Luntaの小さい旅、大きい旅

ちょっとそこからヒマラヤの奥地まで

26年春の台湾 4 日月潭

4月11日

今朝の朝食は前日に仕入れておいた洪端珍のサンドイッチ。

 
ふわふわの薄いパン4枚の間に3層の具が挟まったサンドイッチ、ハム、チーズ、薄焼き卵の満漢もいいけど、ピーナッツバターの間にチーズが入ったのが意外だけどおいしい。

ホテルでさっと食べて、7時前に出発。
大通り沿いにはバス会社がいくつも並んでいるが、やって来たのは南投客運。

 
今日はこれから日月潭へ行くのだが、週末で混むかもと早めに到着。切符はKK Dayであらかじめ買ってあるので受付でQRコードを見せると番号札を渡された。

 
出発時間が近づいたらこの番号順に並んで、座席は好きな所に座るシステム、なかなか合理的。出発して高鐵台中に寄るとほぼ満席になったが、乗車客数はこれで管理しているのだろう。日月潭行きは思ったより頻繁にあるので週末でも座れないことはなさそう。

乗車時間は1時間40分。
途中、こんな所に?と思うような田舎にパネトーネ世界一の店があったり

こんな山の中?と思う所にある国立大学に寄ったりしながら

 日月潭のバスターミナルに到着。

この前の道を少し戻って右に折れると遊覧船会社の受付があり、階段を降りると船着き場がある。
  

 屋根から馬が飛び出している船に乗って待つことしばし、時間が決まっているようないないような、適当にお客さんが乗り込んだら出航。

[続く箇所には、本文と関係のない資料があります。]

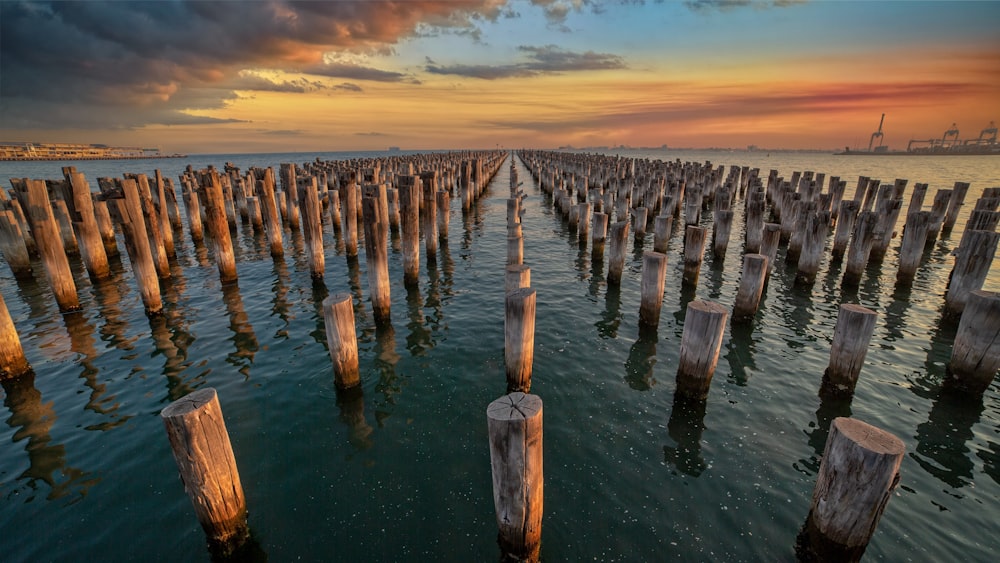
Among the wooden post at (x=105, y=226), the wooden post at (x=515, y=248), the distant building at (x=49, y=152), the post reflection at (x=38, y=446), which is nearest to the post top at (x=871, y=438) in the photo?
the wooden post at (x=515, y=248)

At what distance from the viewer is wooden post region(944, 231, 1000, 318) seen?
9648mm

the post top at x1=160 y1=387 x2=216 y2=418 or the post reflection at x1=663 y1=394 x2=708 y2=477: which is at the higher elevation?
the post top at x1=160 y1=387 x2=216 y2=418

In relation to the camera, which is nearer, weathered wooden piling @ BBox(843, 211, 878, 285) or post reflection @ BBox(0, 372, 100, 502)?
post reflection @ BBox(0, 372, 100, 502)

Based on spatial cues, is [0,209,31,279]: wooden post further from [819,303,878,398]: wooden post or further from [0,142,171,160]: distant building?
[0,142,171,160]: distant building

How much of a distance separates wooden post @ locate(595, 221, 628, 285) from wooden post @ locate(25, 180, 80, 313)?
1560 cm

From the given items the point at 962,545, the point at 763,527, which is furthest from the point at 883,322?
the point at 763,527

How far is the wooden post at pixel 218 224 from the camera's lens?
41.4ft

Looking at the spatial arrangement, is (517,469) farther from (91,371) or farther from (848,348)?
(91,371)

台湾最大の湖という日月潭は標高748mにあるがじっとしていると暑い。
出発地の水社を後にすると風が気持ちいい~。

途中に見えるほんの小さな島は拉魯島。原住民の聖地で、もっと大きな島だったが日本統治時代にできたダムのためにこんなに小さくなってしまったとか。

これを過ぎて停泊するのは玄光寺。他の船からは続々とお客さんが降りているが、ここにはツアーで来る中高年が多い様子。

 
埠頭からは目の前の急階段を上がってしまったが、脇にはもっと緩い階段もある。これを上がった所にあるのが玄光寺。

 このお寺、1955年に建てられた新しいものだが、ここに第二次大戦中、南京から日本軍がかっぱらった玄奘三蔵の遺骨の一部が返還されて収められたのだとか。今はこの上に玄奘寺というもっと大きな寺が作られてそちらに遺骨は移されたそうだが、日本軍のやらかしたことといい、時代を考えると共産中国に返すわけにはいかなかったのだろうこととか、解説文を読みふけってしまった。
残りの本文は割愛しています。